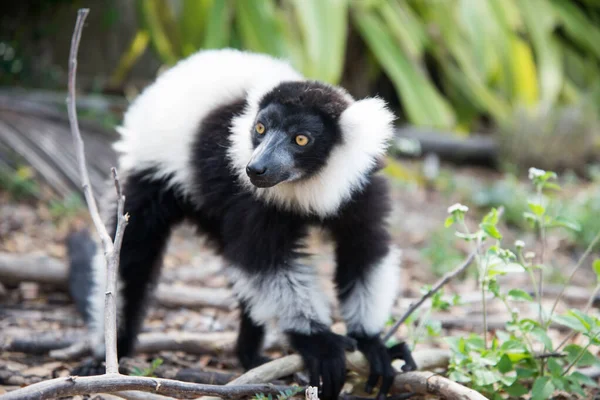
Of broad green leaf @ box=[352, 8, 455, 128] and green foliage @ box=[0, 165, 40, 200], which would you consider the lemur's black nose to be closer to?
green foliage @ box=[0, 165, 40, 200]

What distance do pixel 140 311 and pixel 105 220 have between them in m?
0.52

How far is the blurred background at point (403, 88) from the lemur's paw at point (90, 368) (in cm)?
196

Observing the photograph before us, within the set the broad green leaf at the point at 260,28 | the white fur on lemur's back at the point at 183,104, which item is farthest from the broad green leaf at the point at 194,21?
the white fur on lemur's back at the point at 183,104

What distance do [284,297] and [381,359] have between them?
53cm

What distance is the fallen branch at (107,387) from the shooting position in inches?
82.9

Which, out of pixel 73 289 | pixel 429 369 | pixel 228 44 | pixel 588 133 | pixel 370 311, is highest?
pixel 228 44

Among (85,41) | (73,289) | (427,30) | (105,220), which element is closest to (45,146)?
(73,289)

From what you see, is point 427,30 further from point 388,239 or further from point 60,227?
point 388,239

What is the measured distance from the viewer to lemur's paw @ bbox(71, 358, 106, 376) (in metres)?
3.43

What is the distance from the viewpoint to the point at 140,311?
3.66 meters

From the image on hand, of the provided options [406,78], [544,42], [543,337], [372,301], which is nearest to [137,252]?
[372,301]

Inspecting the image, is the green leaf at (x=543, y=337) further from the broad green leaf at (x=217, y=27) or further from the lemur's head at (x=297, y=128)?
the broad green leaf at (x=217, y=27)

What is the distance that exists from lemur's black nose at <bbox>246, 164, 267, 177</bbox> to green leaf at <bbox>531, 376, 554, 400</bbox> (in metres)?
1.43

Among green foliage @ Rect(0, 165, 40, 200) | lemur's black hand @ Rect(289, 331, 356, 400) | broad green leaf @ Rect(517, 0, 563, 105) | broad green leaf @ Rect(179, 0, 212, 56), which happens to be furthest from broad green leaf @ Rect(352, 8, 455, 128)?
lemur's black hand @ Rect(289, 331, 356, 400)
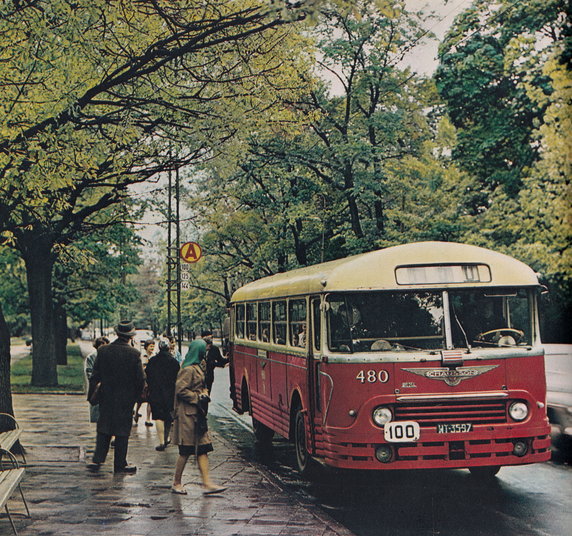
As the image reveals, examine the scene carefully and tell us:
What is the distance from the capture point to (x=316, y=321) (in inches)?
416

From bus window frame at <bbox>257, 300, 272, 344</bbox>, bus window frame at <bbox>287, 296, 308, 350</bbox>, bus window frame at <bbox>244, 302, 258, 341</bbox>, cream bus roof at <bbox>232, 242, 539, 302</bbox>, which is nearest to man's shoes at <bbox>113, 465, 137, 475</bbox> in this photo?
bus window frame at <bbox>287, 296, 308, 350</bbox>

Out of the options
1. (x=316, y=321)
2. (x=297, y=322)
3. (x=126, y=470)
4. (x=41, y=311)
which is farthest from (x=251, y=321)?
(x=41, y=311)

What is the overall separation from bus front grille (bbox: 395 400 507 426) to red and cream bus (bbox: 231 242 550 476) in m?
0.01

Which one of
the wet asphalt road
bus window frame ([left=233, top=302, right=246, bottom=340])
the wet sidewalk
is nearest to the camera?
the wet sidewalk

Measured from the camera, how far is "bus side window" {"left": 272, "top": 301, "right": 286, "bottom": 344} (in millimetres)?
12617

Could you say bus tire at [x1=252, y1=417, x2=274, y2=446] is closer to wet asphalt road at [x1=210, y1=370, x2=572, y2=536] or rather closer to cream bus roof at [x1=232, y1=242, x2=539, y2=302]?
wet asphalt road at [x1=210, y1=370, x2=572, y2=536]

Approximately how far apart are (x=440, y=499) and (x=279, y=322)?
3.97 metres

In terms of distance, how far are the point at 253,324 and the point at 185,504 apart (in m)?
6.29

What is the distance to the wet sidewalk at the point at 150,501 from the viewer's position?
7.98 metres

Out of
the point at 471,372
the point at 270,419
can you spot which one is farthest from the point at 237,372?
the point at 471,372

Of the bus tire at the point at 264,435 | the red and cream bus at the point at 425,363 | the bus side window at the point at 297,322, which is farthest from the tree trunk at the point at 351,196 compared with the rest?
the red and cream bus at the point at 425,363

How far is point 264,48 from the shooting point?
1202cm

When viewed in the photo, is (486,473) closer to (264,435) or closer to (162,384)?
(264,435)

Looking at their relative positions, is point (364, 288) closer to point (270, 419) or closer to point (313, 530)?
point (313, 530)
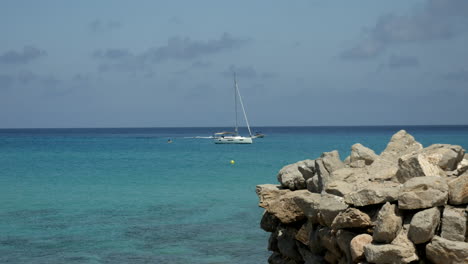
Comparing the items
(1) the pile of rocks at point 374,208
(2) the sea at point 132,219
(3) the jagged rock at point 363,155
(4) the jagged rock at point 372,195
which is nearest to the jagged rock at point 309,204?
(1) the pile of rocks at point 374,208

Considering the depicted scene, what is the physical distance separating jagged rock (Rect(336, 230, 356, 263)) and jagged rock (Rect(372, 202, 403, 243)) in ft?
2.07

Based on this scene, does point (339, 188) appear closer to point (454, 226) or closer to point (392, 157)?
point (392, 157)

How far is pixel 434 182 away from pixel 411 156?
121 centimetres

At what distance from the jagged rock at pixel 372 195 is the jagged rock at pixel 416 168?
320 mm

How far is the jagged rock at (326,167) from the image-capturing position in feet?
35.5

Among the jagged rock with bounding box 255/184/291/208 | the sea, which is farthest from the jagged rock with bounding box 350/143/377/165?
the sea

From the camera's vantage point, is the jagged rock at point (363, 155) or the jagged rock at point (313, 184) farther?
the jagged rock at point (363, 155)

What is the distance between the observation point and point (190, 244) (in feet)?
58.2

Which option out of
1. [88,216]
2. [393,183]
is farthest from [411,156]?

□ □ □

Set task →
Render the lines from the one containing "What is the distance between" through the last line as a Markdown table with two columns, Row and Line text. Leave out blank lines.

Reply to the task →
| Row | Line text |
|---|---|
| 1 | What is the distance between the observation point and point (190, 244) (in feet)? |
| 2 | 58.2 |
| 3 | Which option out of |
| 4 | 1. [88,216] |
| 5 | 2. [393,183] |
| 6 | is farthest from [411,156]? |